The screaming man was Private First Class William Henschel. He had been shot in the head in his bid to cross Tran Cao Van, and knocked unconscious. It was no wonder his spooked comrades had mistaken him from dead; his gruesome-looking head wound had looked fatal, and there had been no time to conduct an adequate check in the middle of bullet-swept Tran Cao Van. When the B-40 blew Henschel off the tank, the shock of the blast apparently roused him. A closer inspection revealed that Henschel's left leg was missing below the knee. No one could tell if it had been blown off by the B-40 or if the tank had backed over it. It didn't matter; the leg was gone. Henschel was known in Fox/2/5 as the "Marine Doc." Though he had no formal first-aid training, he carried a Unit One aid pack, just like the Navy corpsmen. He still had it when his shocked and dazed comrades peeled him off the surface of Tran Cao Van. Its contents were used to affix a tourniquet and control the bleeding from his severed leg. The head wound turned out to be superficial.

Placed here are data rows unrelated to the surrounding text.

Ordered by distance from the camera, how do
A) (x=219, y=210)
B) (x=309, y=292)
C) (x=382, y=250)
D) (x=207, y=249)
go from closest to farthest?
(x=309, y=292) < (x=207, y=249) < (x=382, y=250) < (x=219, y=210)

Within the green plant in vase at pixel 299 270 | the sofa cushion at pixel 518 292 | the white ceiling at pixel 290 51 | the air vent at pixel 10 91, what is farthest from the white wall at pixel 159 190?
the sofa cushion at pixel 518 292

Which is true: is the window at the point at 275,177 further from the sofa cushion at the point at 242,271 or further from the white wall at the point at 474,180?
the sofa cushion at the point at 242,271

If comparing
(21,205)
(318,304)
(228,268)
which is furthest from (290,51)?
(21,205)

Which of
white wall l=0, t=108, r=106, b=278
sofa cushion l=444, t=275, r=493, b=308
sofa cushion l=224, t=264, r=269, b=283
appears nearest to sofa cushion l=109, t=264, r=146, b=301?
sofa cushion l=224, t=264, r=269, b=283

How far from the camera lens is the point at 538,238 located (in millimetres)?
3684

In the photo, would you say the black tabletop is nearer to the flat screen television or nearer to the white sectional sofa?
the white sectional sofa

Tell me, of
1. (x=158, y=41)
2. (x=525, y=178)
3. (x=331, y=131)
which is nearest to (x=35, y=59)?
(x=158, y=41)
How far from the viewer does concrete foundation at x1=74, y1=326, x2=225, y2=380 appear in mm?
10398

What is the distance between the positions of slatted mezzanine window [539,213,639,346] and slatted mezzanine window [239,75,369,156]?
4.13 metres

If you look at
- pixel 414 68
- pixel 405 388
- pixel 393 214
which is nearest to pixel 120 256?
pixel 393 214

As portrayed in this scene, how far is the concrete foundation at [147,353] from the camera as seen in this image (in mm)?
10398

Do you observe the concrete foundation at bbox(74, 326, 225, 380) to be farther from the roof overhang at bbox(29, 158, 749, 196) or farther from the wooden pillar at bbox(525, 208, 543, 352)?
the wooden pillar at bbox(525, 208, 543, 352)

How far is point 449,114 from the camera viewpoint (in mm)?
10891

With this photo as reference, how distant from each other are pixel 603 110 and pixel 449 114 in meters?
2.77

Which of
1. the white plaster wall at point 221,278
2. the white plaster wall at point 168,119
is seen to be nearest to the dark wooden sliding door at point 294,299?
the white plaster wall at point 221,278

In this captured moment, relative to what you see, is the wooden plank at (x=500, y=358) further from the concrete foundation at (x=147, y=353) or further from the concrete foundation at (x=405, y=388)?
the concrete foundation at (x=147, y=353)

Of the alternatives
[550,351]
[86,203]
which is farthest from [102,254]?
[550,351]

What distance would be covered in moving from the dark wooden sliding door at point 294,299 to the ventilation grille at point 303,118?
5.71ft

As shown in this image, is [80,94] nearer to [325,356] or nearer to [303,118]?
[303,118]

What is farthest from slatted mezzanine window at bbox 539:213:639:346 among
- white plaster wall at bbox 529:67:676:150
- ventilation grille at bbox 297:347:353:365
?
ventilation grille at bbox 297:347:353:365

After the tanks pulled back around the corner to Highway 1, one more absolutely motionless Marine still lay in an exposed position about 20 meters down Tran Cao Van. A nose count revealed that he was Private Roberto De La Riva-Vara. Every effort had been made to reach De La Riva-Vara's body, but the tanks had been unable to shield the rescuers, and the NVA had staked it out, certain they could kill any rescuers who ventured out after it. Lieutenant Horner had had enough. For nothing to show, Fox/2/5's 2d Platoon had suffered fifteen casualties, of whom three were known dead, one (Figueroa-Perez) was expected to die, and one (De La Riva-Vara) was presumed dead. The lieutenant asked Captain Downs to please call it a day; there was no sense losing more men to rescue De La Riva-Vara's body.

Mike Downs was not going to leave anyone behind. After the wounded and dead were unloaded from the tank and sent on their way to MACV, Downs ordered both tanks back up Tran Cao Van to cover Lieutenant Horner's recovery of De La Riva-Vara's body. Firing their machine guns as they went, the tanks advanced warily past the spot at which one of them already had been hit by a B- 40. Nothing much happened. The NVA fired their AK-47s at the tanks, but no more B-40s were fired. The tanks advanced, and the infantrymen followed them. They reached De La Riva-Vara at length, and, when they did, the inert man waved his arms a little. He had been shot in both legs and had been cannily--and convincingly--playing dead. On the way back, Lieutenant Horner was wounded.

The Fox/2/5 casualties were taken back to MACV without further incident. Later that night, all the day's serious casualties, including Lieutenant Horner, were medevacked off the Doc Lao Park LZ. Unlike a bloody medevac effort the previous night, the convoy to the LZ was led by one of the M-48 tanks, which simply drove through houses and courtyards along a path the NVA snipers could never have staked out in advance.

Before dawn, news arrived that Private First Class Cristobal Figueroa-Perez died of his wounds in the Phu Bai triage center.